I've got a site to build that will have both English and French content. I'm wondering how other people have dealt with the problem of having content in two languages.

I've thought of setting up two different hosts
english.hostname.ca
francais.hostname.ca
and just having two sites with similar themes, but no real connection at a database level.

I've also considered making a new livre_module that I could put my french content in and having clever block showing/hiding so different users would only see the appropriate navigation.

I've considered just having different books to organize the french and english content without making a new module and similar clever block showing/hiding.

I looked through the drupal sites list, and I saw lots of sites that were non-english, but none of them jumped out at me as bilingual. I'd love to hear a story like "Well, I tried it this way, and it is great." or "I tried it this way and now I'm stuck with it, but I should have done it that way....:"

Comments

e-1’s picture

http://cvs.drupal.org/viewcvs/contributions/sandbox/walkah/translate_node/

walkah (or anyone knowledgable about drupal): walkah's solution means duplicating every table. What do you think about the following approach:

  • An "alternate_language" module would create a table that contains the following fields: (node_id, node_type, field, language, value). The module would catch passing node requests with _nodeapi(), guess the current language, and replace all of the translated fields with those found in its table.
  • Depending on user settings, the module would either present the user with text boxes for each language defined, or would just show the current language values.
  • The module would know which fields should be replaced via module configuration.

I'm not sure of the implications for searching.

killes@www.drop.org’s picture

Walkah's approach is very elegant, lean, and Drupalish (IMNSHO).

It just needs some polishing, ie track keeping:

- which was the original language.
- what translations are already done and to what degree
- ...

Bèr Kessels’s picture

e's description is the one I tried.

I must admit that I'm very impressed by walkah's approach too. The problem is, however, that not only the core node-data must be translated, but very often stuff like assigned taxonomy-terms, and additional fields (e.g. recipe). The approach by walkah will provide difficulties here. (at least that's what Murphy stated ;) ).
My approach will prove more complex, an thus less elegant. Actually the only pre of my approach is that no extra node tables are required. Only one table to 'bind' the nodes, by language.

The module (my approach) can be found in my sandbox.

It can be seen live @ http://www.bakkers.nl/node/view/126. Note the link at the bottom of the file.
Also note that the multilingual stuff on this site was not yet released. So only this node is translated.

Ber
Mediarevolution.org :: het platform voor online muziek

walkah’s picture

it really only means duplicating the node table (and potentially any node modules that have extra tables (e.g. event.module). the problem with your approach (afaict) is this business of "guessing" current language ... and i'm not sure what user settings your referring to.

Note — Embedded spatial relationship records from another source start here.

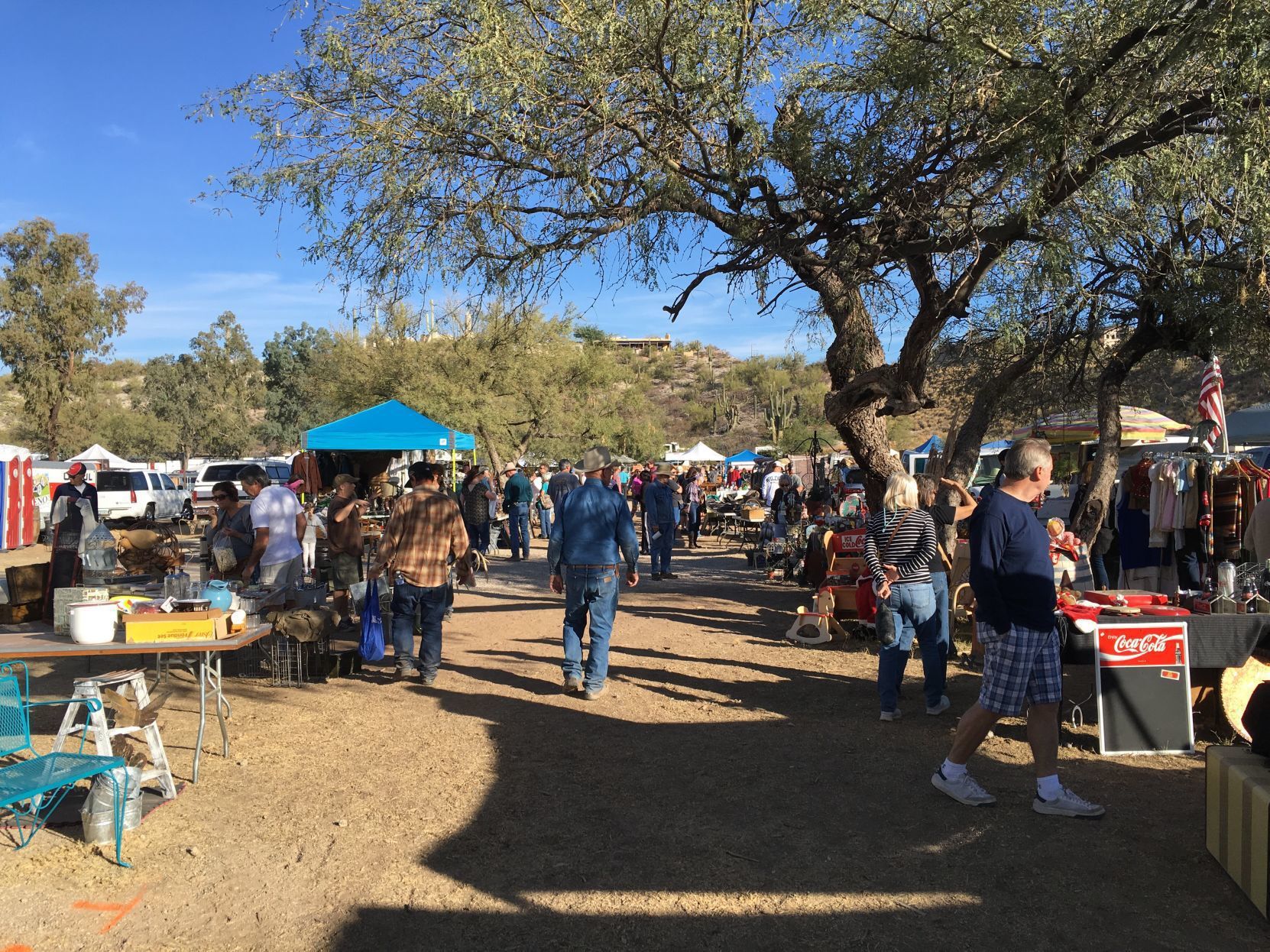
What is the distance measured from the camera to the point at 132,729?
4.92 metres

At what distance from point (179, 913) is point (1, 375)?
95.7m

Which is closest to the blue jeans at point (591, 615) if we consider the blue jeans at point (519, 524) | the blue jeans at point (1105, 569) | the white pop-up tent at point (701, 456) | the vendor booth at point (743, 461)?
the blue jeans at point (1105, 569)

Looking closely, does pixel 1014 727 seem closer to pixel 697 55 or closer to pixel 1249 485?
pixel 1249 485

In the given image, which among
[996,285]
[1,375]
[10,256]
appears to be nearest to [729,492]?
[996,285]

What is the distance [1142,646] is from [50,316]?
3973cm

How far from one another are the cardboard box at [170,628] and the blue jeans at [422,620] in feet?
6.87

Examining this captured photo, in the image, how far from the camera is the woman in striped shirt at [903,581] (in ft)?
20.3

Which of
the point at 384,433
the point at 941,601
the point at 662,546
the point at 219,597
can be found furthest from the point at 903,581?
the point at 384,433

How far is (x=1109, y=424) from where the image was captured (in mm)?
10148

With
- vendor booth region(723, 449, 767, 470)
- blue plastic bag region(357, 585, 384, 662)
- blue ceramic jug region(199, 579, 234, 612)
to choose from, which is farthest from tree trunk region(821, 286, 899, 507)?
vendor booth region(723, 449, 767, 470)

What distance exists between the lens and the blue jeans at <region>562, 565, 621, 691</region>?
7.08 m

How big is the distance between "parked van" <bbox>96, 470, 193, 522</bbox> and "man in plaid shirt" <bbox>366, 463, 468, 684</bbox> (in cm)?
1750

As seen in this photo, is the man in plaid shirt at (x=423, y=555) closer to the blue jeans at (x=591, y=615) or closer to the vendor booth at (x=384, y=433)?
the blue jeans at (x=591, y=615)

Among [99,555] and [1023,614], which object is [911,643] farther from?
[99,555]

while duplicating tables is a drag... it only has to be done on install, and it has some nice side effects: namely all translations carry the same nid, which makes things like taxonomy assignments, etc. just work. you also will always see your preferred language version.

as killes has pointed out this module isn't perfect (which is why it's in my sandbox still), but it does work... and i know i'm biased, but it's my favourite approach (so far).

--
James Walker :: http://walkah.net/

e-1’s picture

In that case, nevermind, I'll just use this implementation.

e

e-1’s picture

Now that I have more experience with this module, I have to say that it lacks at least one necessary feature. I'd like to be able to edit all languages from a single edit page (so that the translator doesn't have to switch languages, etc). Is there a way to easily do this?


e

killes@www.drop.org’s picture

Not yet, but I guess walkah would like to see such a contribution.

ChiWevDev’s picture

qgil’s picture

Can't answer your questions but maybe you will find useful some recent thoughts about multilingual sites and the Locale module here:

Reflect locale in URL?

Maybe I'm wrong because I've landed recently in the Drupal community but it seems that the multilingual issue is growing accordingly to the Drupal's popularity increase, lot of work has been done but it is somehow disgregated and not very accessible to new Drupal administrators.

Maybe we need a more coordinated effort? I'd be happy helping to achieve basic solutions for multilingual Drupal sites...

e-1’s picture

Maybe we need a more coordinated effort?

I couldn't agree more. I've seen a couple of attempts at making drupal multilingual, but no real concerted effor that presents a nice solution.

e

Gaco-1’s picture

I have this problem as well. But, since the user's can select their preference for the language they see, I'm not too corncerned about the navigation.
Where I find the problem is having multilingual content. My users read/write one language or the other, but most don't know both. So, Breaking the content into two, really creates two sites sharing a database.
The other option would be to translate the content, but as I said, must of my users don't know both languages, so, someone else would have to do that.
And I feel that a lot would be lost from translating comments. So, I've decided to create a website with a main language, and just have an area of the forums where people who speak the other language, can participate.